Contributed by Tony Langley
Le Pèlerin was a French weekly journal founded 1873 by the Roman Catholic Assumptionist order of priests. Naturally, during the Great War it covered its events extensively. Most of the work covered the troops and the fighting, but they also wanted to show the Church's support of the war and published a number of images and articles about priests (who were not exempted from serving and fighting) participating in the war.
Le Pèlerin was published by the Catholic press and as such was chronically underfunded. That meant a lot of amateur contributions, volunteer work, and underpaid professionals to do work the less technically adept could not perform. And it also meant pushing parishioners and Catholic schools to buy the magazine. Publications like Le Pèlerin were printed in the cheapest manner possible using a cheap off-set procedure with large rasters, almost like in newspaper printing. They used photographs as covers and then hand-colored them to give a semblance of quality. The quality of this colorizing varied greatly.

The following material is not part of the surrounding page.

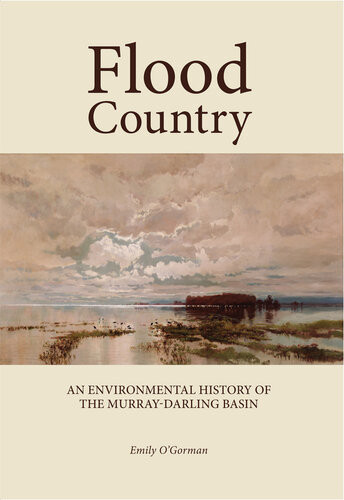 Flood Country An Environmental History Of The Murraydarling Basin Emily Ogorman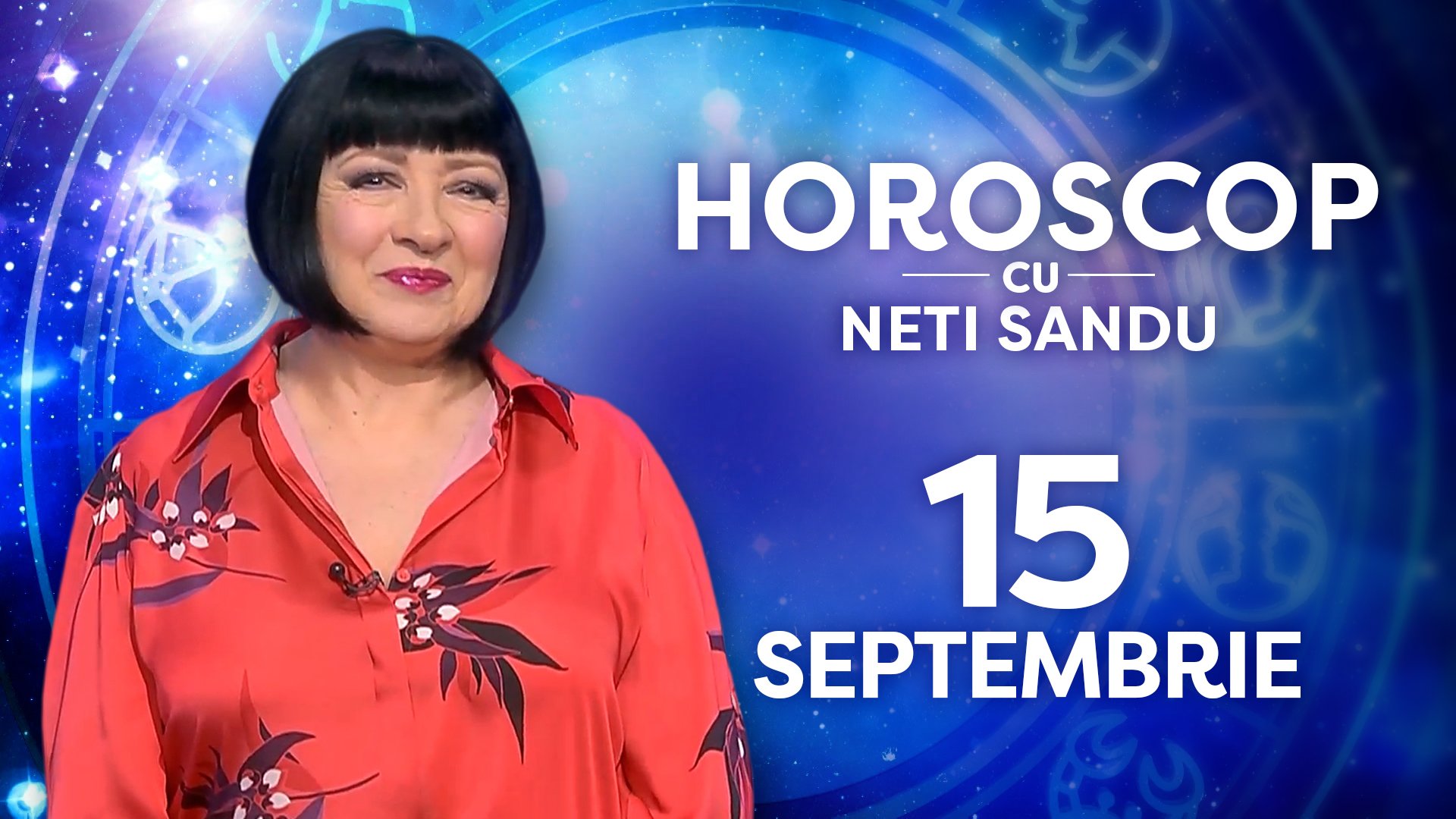 Horoscop 15 septembrie 2026, cu Neti Sandu. Zodia care va primi o sumă restantă de bani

In France, and to a large degree in Belgium, priests were not given religious deferments in order to avoid military service. They were called up in the same manner (in peacetime) as other civilians and had no special status as such. If they were a student at a university or other institution recognized by the state, they would be given student deferments (before the war), but afterward were drafted all the same. They received no special deferments or treatments as such. Nor were there military chaplains before the war.
In fact, when priests or candidate priests were called to service, they had a high chance of being the recipient of many a degrading task and were more than likely to be made fun of, have their noses rubbed in the crude and coarse way that soldiers lived in barracks or amused themselves when at liberty. Their comrades would be sure to teach them all the crude facts of life and pleasure when in some remote and dreary garrison town. This was often to a degree somewhat beyond the usual hazing inductees have to go through, as many French were vehemently secular and anti-religious in their outlook.
During the war, however, due to the general feelings of national solidarity in adversity and the unity displayed by the Union Sacrée, the wartime coalition government of secularists and Catholics, less animosity was displayed by army authorities to priests in service. They were often given duties as stretcher bearers for instance and would act as unofficial chaplains of sorts. And the higher church authorities also cultivated their patriotic image.
This worked fairly well, as the French could portray themselves as a Catholic nation, compared to the overwhelmingly Protestant make-up of Germany. Bavarians, though, were mainly Catholics, which is why there was often less animosity between the two in general.